Además de Irene, que era bellísima y siempre vestía de negro, recuerdo a una rusa, que hablaba un español excelente, pidió un libro de Lydia Davis y otro más que no recuerdo, pero ambos eran fabulosos. De los mejores que había leído en los talleres con Fabián Casas.

Libros para personas que quieren escribir, libros para personas que tienen alma de críticos literarios, libros para personas inteligentes, libros para personas que andan en un sendero no muy equidistante del mío.

Había clientes que aceptaban cualquier recomendación sin chistar y llevaban libros de Jon Fosse, de Borges, muchos interesados por Borges. Y otros, que la complicaban porque pedían libros de autores o autoras uruguayas para llevarse a México o a Chile.

Todos terminaban dándome la mano, porque veían mi esfuerzo por recomendar autores que sí había leído y que a mi parecer eran buenos. Recuerdo recomendar a Peri Rossi, a Fernanda Trías, a Felisberto Hernández, a Onetti, a Benedetti. Pero era complejo.

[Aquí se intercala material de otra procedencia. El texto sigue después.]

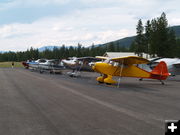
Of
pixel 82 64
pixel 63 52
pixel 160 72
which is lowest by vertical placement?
pixel 160 72

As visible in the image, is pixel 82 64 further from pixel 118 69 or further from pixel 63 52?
pixel 63 52

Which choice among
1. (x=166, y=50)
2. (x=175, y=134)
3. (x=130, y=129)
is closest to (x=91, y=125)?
(x=130, y=129)

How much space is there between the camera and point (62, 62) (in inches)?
1207

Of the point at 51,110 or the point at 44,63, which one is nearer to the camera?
the point at 51,110

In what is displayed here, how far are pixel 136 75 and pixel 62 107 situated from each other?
1054 centimetres

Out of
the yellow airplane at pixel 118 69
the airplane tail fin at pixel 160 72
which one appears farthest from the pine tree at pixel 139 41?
the yellow airplane at pixel 118 69

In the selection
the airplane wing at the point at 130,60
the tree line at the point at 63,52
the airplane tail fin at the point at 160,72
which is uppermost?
the tree line at the point at 63,52

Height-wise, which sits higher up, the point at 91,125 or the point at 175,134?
the point at 175,134

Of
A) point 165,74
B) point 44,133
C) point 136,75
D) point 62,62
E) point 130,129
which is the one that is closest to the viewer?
point 44,133

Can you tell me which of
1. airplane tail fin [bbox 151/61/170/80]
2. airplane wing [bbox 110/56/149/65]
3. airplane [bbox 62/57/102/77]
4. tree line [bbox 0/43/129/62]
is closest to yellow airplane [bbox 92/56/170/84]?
airplane wing [bbox 110/56/149/65]

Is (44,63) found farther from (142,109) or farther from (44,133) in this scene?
(44,133)

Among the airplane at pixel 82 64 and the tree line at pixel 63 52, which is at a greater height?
the tree line at pixel 63 52

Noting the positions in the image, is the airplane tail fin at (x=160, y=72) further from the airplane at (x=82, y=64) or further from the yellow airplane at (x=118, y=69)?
the airplane at (x=82, y=64)

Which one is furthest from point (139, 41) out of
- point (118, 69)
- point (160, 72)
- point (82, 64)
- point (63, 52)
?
point (63, 52)
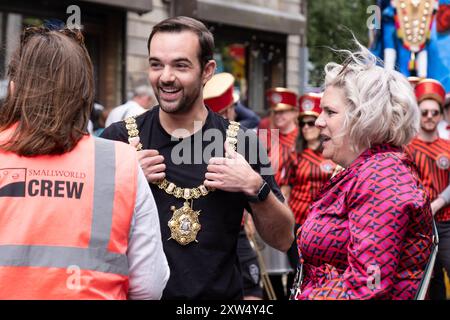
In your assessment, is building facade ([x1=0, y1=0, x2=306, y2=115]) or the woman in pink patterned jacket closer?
the woman in pink patterned jacket

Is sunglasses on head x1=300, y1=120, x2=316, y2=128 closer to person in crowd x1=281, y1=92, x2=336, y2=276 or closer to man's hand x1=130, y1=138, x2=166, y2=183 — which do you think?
person in crowd x1=281, y1=92, x2=336, y2=276

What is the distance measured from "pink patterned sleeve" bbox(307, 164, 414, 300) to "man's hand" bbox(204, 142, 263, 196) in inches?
27.5

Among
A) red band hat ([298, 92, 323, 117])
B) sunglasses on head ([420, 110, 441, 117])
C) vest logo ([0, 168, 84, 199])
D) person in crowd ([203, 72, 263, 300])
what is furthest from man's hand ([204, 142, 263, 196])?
red band hat ([298, 92, 323, 117])

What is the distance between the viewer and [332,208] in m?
2.79

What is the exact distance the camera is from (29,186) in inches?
91.2

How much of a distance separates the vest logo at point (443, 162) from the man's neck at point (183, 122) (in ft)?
12.2

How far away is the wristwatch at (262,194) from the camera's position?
11.0 ft

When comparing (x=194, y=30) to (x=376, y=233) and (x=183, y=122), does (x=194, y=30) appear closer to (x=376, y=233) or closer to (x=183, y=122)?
(x=183, y=122)

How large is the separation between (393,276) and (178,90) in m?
1.34

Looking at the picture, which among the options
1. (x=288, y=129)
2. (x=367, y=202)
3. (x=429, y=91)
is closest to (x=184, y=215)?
(x=367, y=202)

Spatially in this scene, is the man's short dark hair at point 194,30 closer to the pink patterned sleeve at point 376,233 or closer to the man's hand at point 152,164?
the man's hand at point 152,164

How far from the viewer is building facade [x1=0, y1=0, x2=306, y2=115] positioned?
1026 cm

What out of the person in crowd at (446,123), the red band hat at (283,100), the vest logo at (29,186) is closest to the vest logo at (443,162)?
the person in crowd at (446,123)
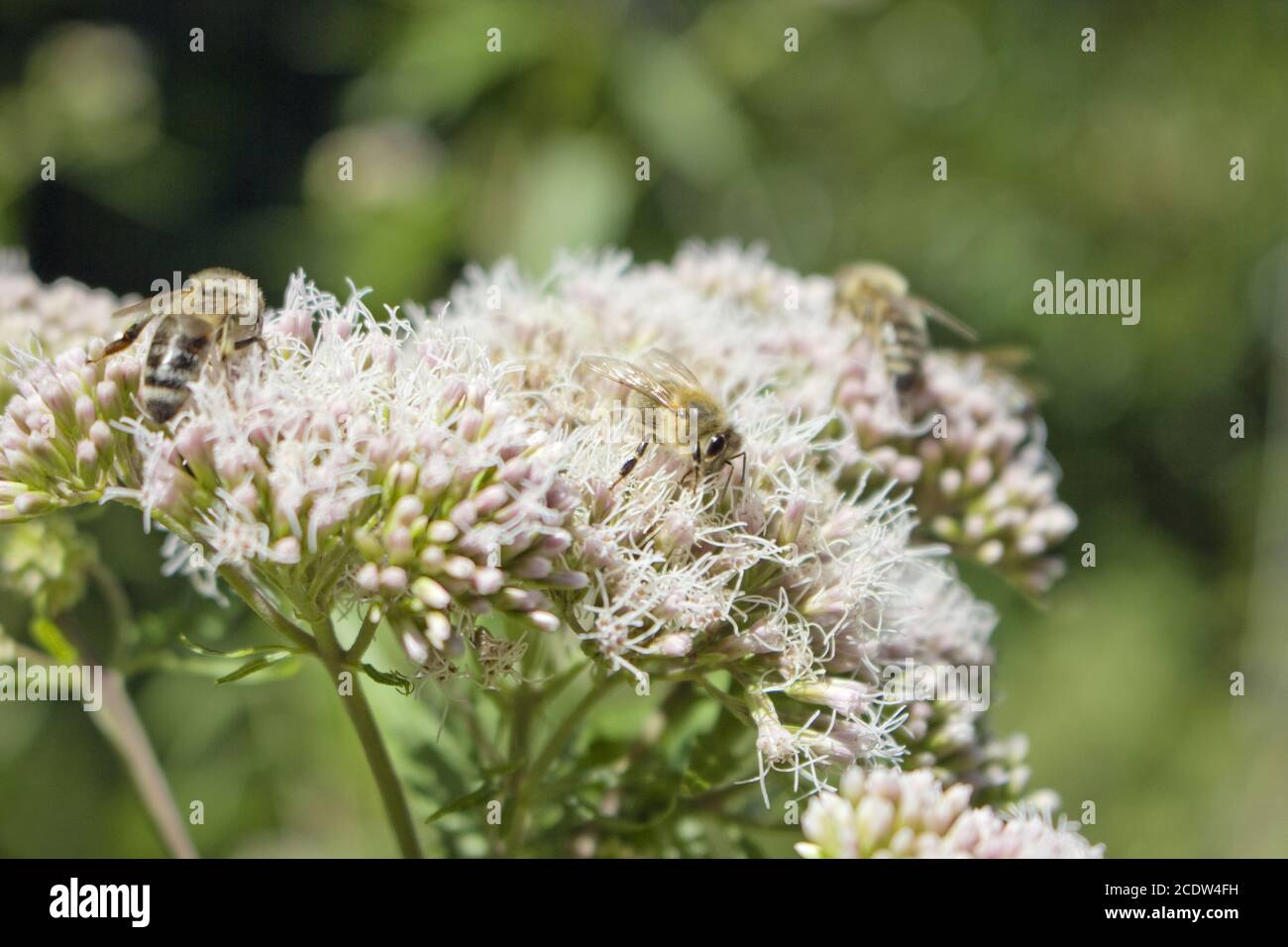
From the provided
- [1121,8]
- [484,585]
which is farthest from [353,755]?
[1121,8]

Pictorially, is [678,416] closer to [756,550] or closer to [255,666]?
[756,550]

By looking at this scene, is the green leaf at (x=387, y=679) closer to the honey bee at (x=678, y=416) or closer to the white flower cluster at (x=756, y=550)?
the white flower cluster at (x=756, y=550)

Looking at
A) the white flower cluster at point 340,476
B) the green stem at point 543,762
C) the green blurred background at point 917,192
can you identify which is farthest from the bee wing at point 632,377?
the green blurred background at point 917,192

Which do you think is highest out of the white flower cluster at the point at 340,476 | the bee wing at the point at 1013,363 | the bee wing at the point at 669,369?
the bee wing at the point at 1013,363

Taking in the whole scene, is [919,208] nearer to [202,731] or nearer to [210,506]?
[202,731]

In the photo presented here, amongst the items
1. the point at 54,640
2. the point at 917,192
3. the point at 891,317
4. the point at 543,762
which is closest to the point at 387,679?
the point at 543,762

También le vendí a un yanqui Estrella distante, de Bolaño, y cuando vendí mi primer libro de Piglia y Saer, estar ahí en ese Shopping tan superficial, le dio un sentido exponencial.

Irene es bellísima como ya dije y sobre todo sofisticada y decidida. El compañero que venía del norte y estaba casado y tenía dos hijos estaba locamente enamorado de ella y de la empleada que trabajaba enfrente vendiendo productos varios en una reconocida casa de souvenirs.

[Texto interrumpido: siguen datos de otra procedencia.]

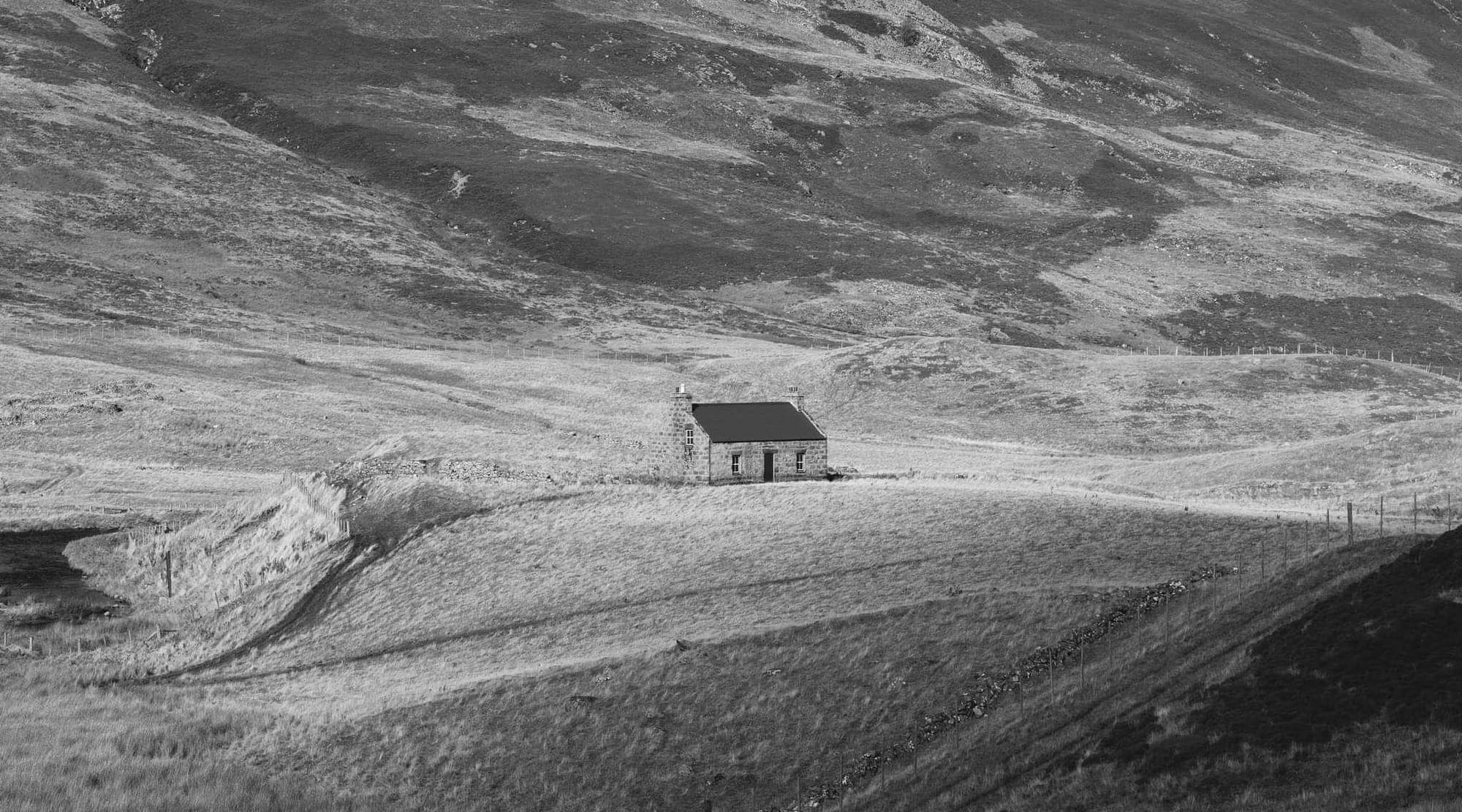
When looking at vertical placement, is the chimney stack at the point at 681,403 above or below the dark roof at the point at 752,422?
above

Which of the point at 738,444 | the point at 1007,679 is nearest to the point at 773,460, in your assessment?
the point at 738,444

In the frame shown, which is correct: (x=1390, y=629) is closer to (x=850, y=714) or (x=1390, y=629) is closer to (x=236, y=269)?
(x=850, y=714)

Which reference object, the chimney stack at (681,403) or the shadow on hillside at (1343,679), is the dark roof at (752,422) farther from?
the shadow on hillside at (1343,679)

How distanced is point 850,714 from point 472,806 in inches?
334

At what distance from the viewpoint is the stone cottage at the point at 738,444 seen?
56344 mm

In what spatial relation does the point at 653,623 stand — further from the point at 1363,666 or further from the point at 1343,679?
the point at 1363,666

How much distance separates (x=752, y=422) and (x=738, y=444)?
76.8 inches

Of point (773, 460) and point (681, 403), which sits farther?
point (773, 460)

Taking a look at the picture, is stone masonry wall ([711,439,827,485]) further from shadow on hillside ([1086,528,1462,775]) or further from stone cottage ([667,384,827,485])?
shadow on hillside ([1086,528,1462,775])

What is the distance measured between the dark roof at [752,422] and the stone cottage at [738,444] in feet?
0.09

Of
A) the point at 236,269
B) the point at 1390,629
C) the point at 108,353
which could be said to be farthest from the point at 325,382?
the point at 1390,629

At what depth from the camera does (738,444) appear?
56.5 m

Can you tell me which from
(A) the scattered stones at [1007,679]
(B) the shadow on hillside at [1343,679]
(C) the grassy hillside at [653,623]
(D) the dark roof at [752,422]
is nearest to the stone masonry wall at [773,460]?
(D) the dark roof at [752,422]

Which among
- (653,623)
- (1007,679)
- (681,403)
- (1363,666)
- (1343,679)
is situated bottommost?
(653,623)
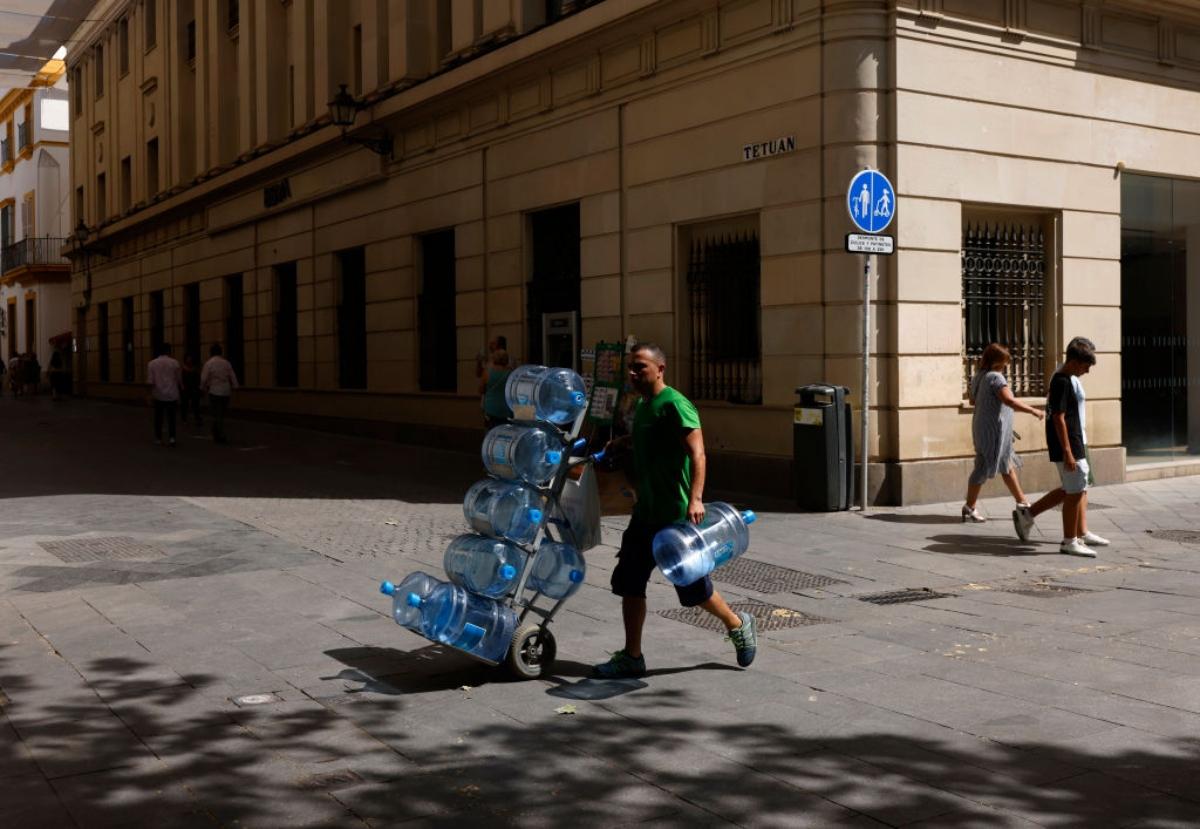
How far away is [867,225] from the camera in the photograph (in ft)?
40.0

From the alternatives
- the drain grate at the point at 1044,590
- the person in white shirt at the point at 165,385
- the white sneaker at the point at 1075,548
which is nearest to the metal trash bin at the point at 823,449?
the white sneaker at the point at 1075,548

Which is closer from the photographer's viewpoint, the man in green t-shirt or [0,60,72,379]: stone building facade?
the man in green t-shirt

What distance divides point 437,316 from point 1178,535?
42.6ft

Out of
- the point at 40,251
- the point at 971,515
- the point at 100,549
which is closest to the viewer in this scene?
the point at 100,549

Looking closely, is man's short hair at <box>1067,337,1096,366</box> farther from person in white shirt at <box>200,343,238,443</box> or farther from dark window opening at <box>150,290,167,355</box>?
dark window opening at <box>150,290,167,355</box>

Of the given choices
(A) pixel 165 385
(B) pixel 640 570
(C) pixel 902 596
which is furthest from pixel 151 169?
(B) pixel 640 570

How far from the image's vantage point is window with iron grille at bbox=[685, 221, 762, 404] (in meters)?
14.3

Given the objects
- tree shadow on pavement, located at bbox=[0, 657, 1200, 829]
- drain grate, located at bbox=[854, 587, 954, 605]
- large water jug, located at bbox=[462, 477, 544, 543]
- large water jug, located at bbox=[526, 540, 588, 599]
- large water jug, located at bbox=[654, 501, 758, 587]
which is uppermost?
large water jug, located at bbox=[462, 477, 544, 543]

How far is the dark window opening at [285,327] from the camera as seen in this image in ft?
88.7

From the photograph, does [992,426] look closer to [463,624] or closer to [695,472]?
[695,472]

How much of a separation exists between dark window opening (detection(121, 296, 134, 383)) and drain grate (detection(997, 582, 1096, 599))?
117ft

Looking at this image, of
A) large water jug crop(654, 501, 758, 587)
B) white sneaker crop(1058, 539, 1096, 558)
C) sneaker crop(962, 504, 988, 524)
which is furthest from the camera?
sneaker crop(962, 504, 988, 524)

Decía “tiene porte”, “tiene presencia” y reía, siempre reía, siempre rio y seguirá riendo. Trabajaba hace veinticuatro años en la empresa, solía enojarse y reírse con la misma facilidad. Fue de las personas más buenas que conocí. Todos mis compañeros y compañeras fueron excelentes.

Cuando vi a Irene, necesité escribirlo en el celular, recuerdo que abrí las notas y puse “buscar libros de arte para Irene”. No la volví a ver, ya no trabajo en la librería. Fueron sólo dos meses. Los dos meses más intensos y más gozados en cuanto a lo laboral. Estuve en diciembre, el mes de las fiestas, que dicen es el
mes más exigente del año y lo sorteé como un campeón.

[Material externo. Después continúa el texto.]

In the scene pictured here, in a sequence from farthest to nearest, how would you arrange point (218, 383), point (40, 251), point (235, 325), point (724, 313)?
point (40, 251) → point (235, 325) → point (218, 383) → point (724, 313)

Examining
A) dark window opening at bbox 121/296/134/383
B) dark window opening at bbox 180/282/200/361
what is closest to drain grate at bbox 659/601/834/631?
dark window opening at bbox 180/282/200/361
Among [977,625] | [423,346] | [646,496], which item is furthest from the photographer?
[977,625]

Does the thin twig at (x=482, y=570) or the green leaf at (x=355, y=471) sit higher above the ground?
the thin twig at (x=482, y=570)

Hablaba todo el tiempo de libros, recuerdo de decirle al gerente, el primer día que nos conocimos, estando afuera en el patio de comidas, sin fumar para no molestarlos, porque ninguno fumaba, sobre un libro de Luis Mey que se llama “Tiene que ver con la furia” y enseguida respondió que no le gustaba el autor.

Es curioso porque Mey tiene un libro que se llama “Diario de un librero” donde está burlándose todo el tiempo del cliente.

Atender en una librería es un estrés leve, ya que tenés que fumarte a los clientes que vienen con propuestas disparatadas y buscan libros que no se reeditan desde el siglo XIX. Pero ahí están, empecinados, con la captura de pantalla.

También hay niños odiosos y padres aún más odiosos porque no saben educarlos y estropean todos los libros infantiles. Hay otros, educados, que preguntan, si está cuál o tal libro y uno va al sector.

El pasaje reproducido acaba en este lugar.